**Goal A**
For the Kal3a overview, decide whether each statement agrees with it, answering yes or no and quoting the deciding words: (i) Kal3a transforms all of its input into Atom entries for indexing; (ii) Invoker is the process manager suggested for production; (iii) every dependency of the listed dependencies is also listed.
**Goal B**
Reproduce the stretch of the Kal3a overview that opens with the words containing "- PHP 7.0 - a" and closes with "not listed here.".
**Goal C**
Carry on writing the overview of the Kal3a platform below, picking up after its final sentence.
---------- Passage given
Kal3a is a platform for collecting and storing social media artifacts.
Currently, Kal3a suports Twitter and PubSub notifications. All input is transformed into Atom entries for indexing. Original data is also retained.
- PHP 7.0 - a language and runtime.
- Composer - a PHP dependency manager.
- MySQL - a relational database.
- CouchDB 1.6 - a document (NoSQL) database.
- Elasticsearch 2.0 - a search service.
- Logstash 2.1 - a pipeline for moving data between services.
- RabbitMQ 3.6 - a message queue.
Kal3a requires multiple long-running processes, so a process manager is advised. For development, you should consider Invoker. An example configuration for invoker is included. For production, you should consider Supervisor.
Although there are many dependencies, you can rely on distribution packages and their default configuration during development. Some of the listed dependencies have dependencies of their own which are not listed here.
--------------------
---------- Rows
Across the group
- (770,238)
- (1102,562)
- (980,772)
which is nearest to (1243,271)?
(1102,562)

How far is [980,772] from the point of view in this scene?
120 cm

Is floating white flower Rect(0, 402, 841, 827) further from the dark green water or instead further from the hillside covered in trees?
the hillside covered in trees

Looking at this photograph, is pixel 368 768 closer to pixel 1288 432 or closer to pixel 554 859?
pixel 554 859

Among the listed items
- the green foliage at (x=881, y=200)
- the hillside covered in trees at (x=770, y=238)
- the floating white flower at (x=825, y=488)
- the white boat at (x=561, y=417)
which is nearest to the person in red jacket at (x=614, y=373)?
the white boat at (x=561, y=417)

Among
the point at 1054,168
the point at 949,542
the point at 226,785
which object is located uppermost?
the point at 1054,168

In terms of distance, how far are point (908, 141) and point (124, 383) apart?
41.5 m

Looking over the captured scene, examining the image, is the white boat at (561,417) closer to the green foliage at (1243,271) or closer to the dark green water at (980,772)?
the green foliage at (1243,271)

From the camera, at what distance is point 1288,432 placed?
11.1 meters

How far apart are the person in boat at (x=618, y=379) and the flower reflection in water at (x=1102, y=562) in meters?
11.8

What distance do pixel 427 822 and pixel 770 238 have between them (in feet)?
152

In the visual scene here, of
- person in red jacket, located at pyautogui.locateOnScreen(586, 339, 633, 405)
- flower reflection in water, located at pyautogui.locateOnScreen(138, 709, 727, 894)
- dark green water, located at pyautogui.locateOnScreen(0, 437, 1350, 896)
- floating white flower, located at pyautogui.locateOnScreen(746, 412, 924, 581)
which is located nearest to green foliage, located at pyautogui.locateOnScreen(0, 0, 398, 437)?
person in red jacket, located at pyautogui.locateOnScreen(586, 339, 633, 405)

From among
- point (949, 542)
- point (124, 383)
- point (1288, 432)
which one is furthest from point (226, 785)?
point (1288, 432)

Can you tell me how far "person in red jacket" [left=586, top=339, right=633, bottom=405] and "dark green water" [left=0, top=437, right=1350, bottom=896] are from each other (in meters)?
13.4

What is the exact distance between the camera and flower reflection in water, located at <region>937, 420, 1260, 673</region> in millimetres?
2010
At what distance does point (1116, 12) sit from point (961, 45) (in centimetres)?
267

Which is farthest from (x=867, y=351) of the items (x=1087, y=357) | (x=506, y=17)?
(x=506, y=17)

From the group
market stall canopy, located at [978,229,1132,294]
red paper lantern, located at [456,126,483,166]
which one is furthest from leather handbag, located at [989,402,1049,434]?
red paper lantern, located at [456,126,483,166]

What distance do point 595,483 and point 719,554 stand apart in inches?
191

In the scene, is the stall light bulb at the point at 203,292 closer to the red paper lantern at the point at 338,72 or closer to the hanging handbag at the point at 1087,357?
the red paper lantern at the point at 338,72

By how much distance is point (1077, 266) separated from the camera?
--------------------
**Task output A**
(i) Yes: "All input is transformed into Atom entries for indexing."
(ii) No: "For production, you should consider Supervisor."
(iii) No: "Some of the listed dependencies have dependencies of their own which are not listed here."

**Task output B**
- PHP 7.0 - a language and runtime.
- Composer - a PHP dependency manager.
- MySQL - a relational database.
- CouchDB 1.6 - a document (NoSQL) database.
- Elasticsearch 2.0 - a search service.
- Logstash 2.1 - a pipeline for moving data between services.
- RabbitMQ 3.6 - a message queue.
Kal3a requires multiple long-running processes, so a process manager is advised. For development, you should consider Invoker. An example configuration for invoker is included. For production, you should consider Supervisor.
Although there are many dependencies, you can rely on distribution packages and their default configuration during development. Some of the listed dependencies have dependencies of their own which are not listed here.

**Task output C**
For Elasticsearch, these optional plugins will make development easier by providing a web UI for monitoring the server and running queries:
plugin -install royrusso/elasticsearch-HQ
plugin -install mobz/elasticsearch-head
plugin -install polyfractal/elasticsearch-inquisitor
We have found that Kal3a can easily handle 4 million entries per day, which is the theoretical maximum that Twitter will serve to a normal API user. We found that 2 million entries per day amounted to approximately 500 GB of data storage in both CouchDB and Elasticsearch. While Elasticsearch can be clustered, CouchDB's default distribution cannot. CouchDB 2 will support clustering but is still being tested.
While Kal3a could collect and store data indefinitely, you probably do not have infinite resources to support such a strategy. Kal3a includes a command to purge data when it is older than a specific date.
You must always have twice the capacity for CouchDB so that it can compact the database after purging.
Assuming your Elasticsearch index can be unavailable occasionally, you can always delete the Elasticsearch index to make free space if it is colocated with CouchDB. For Kal3a, Elasticsearch never contains unique data.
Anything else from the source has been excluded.